**Exercise 1**
According to the actress profile, in which city was Miriam A. Hyman raised?

**Quoted passage**
BEGIN

- Born: Lancaster, Pennsylvania
- Occupation: Actress;
- Years active: 2005–present

= Miriam A. Hyman =

American actress

Miriam A. Hyman is an American actress. She is best known for playing Dre in the drama series The Chi and USA Stacy Marks in the crime drama series Power Book IV: Force.

== Early life ==
Hyman was born in Lancaster, Pennsylvania and raised in Philadelphia. She went on to graduate from the Yale School of Drama and is a recipient of the prestigious Princess Grace Award and Leonore Annenberg Fellowship for Performing Arts.

== Career ==
Hyman's first recurring role came playing ME Emile Cooper in the crime series Blue Bloods. She has also been featured in shows such as Grey’s Anatomy, The Rookie, Orange Is The New Black, SMILF, NCIS: Naval Criminal Investigative Service, Unbreakable Kimmy Schmidt and Master of None. Her biggest role so far has been playing Dre in the drama series The Chi. She also had a starring role as US Stacy Marks in the crime drama series Power Book IV: Force.

END

**Information given**
BEGIN

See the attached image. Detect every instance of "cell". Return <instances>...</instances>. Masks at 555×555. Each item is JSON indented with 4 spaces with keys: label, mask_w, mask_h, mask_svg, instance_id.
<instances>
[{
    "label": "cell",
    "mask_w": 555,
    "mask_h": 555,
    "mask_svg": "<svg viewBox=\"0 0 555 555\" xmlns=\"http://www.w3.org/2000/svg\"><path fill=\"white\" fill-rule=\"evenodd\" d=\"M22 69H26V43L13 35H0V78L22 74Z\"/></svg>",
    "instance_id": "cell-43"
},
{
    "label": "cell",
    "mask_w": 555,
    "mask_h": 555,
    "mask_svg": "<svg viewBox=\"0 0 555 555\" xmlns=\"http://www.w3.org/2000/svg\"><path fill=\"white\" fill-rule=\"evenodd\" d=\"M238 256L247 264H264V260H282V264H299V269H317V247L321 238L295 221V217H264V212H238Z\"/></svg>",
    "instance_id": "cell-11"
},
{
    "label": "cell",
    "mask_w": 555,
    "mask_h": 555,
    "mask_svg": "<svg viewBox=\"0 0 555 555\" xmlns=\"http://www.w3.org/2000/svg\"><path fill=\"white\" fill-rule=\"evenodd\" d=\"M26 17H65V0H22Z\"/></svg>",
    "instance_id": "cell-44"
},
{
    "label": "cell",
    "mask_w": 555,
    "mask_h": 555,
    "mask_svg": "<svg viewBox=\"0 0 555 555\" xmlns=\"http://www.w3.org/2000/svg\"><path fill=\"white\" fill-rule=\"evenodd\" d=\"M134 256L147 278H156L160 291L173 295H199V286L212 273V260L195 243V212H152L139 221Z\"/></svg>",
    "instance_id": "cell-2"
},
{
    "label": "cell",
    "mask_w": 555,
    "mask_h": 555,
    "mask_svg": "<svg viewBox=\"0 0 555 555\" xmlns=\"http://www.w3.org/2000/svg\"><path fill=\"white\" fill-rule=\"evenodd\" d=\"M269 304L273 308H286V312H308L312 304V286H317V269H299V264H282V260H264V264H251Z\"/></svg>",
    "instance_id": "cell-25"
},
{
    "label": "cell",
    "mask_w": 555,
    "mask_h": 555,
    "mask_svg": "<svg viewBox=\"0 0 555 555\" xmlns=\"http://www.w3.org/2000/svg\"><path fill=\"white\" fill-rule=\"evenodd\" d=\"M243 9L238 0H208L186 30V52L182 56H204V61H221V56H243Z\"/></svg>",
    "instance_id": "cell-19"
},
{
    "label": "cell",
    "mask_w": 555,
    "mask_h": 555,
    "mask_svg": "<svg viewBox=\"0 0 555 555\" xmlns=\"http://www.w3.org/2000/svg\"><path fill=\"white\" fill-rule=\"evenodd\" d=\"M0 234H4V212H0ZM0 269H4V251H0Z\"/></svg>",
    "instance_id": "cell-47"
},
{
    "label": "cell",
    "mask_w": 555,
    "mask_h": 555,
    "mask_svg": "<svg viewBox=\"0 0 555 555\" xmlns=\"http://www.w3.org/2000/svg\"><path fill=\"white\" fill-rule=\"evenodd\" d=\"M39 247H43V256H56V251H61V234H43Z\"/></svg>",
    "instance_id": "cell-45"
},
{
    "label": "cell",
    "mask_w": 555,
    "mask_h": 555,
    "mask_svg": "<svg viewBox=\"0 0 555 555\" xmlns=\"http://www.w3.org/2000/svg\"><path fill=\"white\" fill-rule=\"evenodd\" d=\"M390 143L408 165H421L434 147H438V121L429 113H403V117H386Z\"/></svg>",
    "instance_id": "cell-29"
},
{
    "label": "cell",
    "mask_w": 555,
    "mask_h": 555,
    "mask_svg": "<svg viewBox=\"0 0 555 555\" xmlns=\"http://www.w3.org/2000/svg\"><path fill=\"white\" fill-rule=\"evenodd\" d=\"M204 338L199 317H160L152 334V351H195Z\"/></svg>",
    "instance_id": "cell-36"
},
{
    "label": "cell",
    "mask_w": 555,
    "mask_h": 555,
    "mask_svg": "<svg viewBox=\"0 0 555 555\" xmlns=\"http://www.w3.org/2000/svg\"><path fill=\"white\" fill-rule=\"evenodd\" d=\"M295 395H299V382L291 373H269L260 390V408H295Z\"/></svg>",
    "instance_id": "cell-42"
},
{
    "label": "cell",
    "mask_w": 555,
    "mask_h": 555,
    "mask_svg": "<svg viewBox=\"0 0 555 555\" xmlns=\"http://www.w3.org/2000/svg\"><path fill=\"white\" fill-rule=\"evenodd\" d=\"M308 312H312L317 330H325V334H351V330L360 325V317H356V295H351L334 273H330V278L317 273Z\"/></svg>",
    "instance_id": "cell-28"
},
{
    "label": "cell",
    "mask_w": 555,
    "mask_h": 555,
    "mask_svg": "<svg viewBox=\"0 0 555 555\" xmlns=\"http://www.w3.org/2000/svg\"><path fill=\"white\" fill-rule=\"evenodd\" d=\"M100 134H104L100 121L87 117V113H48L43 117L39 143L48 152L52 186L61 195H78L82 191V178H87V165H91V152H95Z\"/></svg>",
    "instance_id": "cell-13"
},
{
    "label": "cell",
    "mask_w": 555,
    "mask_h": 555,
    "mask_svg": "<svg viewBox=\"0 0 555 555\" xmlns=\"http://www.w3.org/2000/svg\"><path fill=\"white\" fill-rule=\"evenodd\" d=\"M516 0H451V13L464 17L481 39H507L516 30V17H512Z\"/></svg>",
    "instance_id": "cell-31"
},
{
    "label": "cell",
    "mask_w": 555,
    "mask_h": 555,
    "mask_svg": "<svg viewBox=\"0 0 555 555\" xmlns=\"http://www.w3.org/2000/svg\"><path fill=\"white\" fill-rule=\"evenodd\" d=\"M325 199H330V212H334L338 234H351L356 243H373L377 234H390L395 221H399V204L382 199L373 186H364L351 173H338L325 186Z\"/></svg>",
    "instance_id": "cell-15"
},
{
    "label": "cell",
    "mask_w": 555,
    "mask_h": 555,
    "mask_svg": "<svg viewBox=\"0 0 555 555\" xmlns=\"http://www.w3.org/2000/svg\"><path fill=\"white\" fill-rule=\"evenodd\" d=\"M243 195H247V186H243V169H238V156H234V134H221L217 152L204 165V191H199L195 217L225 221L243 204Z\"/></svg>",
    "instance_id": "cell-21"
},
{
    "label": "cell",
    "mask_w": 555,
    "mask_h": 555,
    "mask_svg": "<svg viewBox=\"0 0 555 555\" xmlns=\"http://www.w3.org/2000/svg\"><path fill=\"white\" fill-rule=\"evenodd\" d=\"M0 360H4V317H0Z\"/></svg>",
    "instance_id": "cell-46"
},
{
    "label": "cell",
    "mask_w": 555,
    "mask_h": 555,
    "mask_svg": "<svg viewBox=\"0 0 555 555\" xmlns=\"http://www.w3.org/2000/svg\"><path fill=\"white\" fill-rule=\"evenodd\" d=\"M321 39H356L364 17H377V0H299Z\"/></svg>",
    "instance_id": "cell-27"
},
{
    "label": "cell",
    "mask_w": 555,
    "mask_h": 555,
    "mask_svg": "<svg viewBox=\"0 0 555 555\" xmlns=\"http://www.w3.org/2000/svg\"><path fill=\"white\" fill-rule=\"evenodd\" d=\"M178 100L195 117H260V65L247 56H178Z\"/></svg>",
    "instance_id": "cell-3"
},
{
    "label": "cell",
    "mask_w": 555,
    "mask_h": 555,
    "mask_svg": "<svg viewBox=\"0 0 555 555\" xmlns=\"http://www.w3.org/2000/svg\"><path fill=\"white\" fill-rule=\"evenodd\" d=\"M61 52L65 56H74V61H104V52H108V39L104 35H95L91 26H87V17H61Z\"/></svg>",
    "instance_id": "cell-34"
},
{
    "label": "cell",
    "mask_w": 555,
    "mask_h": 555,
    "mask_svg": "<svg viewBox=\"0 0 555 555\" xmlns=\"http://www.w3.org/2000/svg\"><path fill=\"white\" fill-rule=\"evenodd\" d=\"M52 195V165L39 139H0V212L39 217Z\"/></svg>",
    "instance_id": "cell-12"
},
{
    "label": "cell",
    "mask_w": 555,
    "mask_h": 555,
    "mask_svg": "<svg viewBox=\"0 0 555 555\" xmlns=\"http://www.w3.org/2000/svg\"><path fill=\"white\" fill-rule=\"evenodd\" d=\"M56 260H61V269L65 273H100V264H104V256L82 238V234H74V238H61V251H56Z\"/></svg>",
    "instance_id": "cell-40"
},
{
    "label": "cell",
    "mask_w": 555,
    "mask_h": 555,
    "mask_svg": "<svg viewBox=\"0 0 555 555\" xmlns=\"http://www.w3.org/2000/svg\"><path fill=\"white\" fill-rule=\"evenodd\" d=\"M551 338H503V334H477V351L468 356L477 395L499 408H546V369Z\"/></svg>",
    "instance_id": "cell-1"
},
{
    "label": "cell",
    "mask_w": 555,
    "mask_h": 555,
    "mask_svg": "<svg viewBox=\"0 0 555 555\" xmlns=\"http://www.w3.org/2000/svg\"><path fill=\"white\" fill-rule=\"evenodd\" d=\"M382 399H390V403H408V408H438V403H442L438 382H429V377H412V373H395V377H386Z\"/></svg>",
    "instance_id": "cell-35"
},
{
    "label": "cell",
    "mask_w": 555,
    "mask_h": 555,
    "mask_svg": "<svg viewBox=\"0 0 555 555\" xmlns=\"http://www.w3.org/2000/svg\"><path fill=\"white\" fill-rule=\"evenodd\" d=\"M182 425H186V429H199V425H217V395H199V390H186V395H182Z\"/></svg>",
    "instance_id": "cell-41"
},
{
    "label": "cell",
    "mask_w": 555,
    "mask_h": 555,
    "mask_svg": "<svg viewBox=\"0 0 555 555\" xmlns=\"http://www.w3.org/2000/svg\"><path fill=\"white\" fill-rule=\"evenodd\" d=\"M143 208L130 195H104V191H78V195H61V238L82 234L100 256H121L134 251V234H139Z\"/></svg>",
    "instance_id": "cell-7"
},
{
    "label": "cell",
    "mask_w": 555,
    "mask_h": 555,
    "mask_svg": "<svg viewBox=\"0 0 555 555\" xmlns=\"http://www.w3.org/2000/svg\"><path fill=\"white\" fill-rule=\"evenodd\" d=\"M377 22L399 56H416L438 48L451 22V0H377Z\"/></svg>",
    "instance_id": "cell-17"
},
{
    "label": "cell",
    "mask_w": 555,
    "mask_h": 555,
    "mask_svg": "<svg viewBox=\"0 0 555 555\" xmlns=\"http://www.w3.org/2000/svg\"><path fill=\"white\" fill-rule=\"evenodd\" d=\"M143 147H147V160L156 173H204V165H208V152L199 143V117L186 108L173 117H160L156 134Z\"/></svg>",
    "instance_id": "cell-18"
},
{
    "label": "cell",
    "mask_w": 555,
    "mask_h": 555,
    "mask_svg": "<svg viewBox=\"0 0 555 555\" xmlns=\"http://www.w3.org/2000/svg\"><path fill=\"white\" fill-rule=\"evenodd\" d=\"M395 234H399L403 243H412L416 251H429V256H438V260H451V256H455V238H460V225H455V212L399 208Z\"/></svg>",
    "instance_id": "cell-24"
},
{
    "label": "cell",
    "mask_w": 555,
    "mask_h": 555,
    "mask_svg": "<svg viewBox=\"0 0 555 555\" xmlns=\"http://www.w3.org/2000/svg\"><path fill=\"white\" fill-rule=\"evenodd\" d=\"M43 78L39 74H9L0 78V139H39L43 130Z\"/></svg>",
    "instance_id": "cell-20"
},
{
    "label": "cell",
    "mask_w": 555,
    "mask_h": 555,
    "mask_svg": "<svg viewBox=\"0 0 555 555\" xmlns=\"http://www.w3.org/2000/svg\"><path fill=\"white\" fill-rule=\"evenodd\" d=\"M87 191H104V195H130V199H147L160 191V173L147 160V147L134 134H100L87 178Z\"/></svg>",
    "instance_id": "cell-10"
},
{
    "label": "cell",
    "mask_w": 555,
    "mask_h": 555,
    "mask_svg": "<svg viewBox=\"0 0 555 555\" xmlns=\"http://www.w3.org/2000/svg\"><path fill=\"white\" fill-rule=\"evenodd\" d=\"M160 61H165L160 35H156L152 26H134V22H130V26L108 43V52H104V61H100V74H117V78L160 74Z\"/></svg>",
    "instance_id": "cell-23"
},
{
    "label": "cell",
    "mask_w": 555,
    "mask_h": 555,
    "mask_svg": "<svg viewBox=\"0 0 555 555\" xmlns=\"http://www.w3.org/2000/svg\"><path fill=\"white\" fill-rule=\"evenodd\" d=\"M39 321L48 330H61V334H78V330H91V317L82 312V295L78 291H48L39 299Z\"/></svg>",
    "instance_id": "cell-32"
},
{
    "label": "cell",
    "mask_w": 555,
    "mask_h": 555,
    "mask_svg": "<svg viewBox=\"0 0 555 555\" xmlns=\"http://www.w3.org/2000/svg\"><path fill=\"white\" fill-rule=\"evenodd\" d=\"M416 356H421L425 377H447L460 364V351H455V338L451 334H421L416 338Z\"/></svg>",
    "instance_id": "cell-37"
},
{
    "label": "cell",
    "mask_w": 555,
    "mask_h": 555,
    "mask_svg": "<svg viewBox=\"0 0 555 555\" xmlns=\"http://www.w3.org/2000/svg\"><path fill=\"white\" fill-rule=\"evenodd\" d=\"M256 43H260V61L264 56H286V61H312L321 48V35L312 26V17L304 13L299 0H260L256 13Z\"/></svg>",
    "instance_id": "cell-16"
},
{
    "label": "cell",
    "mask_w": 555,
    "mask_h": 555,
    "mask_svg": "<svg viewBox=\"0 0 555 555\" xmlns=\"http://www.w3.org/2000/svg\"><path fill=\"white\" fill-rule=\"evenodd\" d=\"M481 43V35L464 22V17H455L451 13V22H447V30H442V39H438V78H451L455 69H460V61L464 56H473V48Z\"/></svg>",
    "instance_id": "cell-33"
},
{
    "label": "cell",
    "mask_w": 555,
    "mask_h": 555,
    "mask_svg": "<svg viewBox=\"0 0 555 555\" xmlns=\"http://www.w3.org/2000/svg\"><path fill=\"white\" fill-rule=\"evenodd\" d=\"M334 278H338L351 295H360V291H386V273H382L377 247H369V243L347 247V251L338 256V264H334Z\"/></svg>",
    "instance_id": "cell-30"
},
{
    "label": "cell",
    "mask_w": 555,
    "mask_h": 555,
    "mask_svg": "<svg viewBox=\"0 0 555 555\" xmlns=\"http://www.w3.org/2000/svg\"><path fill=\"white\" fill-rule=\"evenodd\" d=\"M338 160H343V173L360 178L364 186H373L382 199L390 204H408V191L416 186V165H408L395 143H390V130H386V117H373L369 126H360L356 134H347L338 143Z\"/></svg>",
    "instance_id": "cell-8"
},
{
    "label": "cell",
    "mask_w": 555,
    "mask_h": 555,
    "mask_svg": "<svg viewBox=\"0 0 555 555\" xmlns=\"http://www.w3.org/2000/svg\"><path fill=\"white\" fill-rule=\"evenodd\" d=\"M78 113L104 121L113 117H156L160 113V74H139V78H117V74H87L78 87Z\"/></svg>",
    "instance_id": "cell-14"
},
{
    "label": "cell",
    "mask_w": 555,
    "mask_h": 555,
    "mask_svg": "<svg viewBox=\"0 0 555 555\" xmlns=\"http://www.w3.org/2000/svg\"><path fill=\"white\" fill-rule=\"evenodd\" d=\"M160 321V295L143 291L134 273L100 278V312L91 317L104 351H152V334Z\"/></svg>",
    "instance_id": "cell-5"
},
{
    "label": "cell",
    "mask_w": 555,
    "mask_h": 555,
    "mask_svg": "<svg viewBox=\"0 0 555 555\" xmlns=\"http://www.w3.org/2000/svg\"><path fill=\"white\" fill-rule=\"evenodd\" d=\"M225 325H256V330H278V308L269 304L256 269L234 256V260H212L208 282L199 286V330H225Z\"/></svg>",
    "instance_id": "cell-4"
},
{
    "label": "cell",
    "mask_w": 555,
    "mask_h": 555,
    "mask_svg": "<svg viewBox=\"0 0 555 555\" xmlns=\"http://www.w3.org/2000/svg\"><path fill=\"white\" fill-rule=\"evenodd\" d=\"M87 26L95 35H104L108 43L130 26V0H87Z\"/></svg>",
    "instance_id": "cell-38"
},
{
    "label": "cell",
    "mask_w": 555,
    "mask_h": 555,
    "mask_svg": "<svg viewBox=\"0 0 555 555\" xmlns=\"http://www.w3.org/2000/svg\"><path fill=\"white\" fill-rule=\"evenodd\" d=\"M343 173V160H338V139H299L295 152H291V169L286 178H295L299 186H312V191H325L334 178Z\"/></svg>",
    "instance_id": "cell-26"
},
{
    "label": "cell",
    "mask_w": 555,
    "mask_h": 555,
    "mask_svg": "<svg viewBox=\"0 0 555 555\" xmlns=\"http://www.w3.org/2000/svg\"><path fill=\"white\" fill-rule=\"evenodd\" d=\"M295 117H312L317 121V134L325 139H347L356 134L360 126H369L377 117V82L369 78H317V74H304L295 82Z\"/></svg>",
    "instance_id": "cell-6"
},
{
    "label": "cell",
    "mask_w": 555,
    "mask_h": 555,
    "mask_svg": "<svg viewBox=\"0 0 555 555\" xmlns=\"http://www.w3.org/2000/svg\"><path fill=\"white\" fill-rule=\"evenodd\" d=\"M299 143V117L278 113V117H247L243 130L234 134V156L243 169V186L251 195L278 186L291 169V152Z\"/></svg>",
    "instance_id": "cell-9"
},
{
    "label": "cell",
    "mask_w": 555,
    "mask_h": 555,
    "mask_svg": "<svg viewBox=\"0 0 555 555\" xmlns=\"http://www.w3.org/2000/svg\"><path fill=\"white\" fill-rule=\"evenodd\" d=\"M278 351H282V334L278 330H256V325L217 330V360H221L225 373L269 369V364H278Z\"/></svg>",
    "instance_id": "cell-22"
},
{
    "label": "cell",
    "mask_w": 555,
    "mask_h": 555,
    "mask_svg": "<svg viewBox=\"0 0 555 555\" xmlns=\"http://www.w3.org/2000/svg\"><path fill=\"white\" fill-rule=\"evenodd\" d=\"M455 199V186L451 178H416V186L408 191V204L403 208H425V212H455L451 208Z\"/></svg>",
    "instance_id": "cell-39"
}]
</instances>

END

**Exercise 2**
Count the lines of the records that contain the string "instances", treating case as significant, and reply with the number alone.

**Full output 1**
Philadelphia

**Full output 2**
3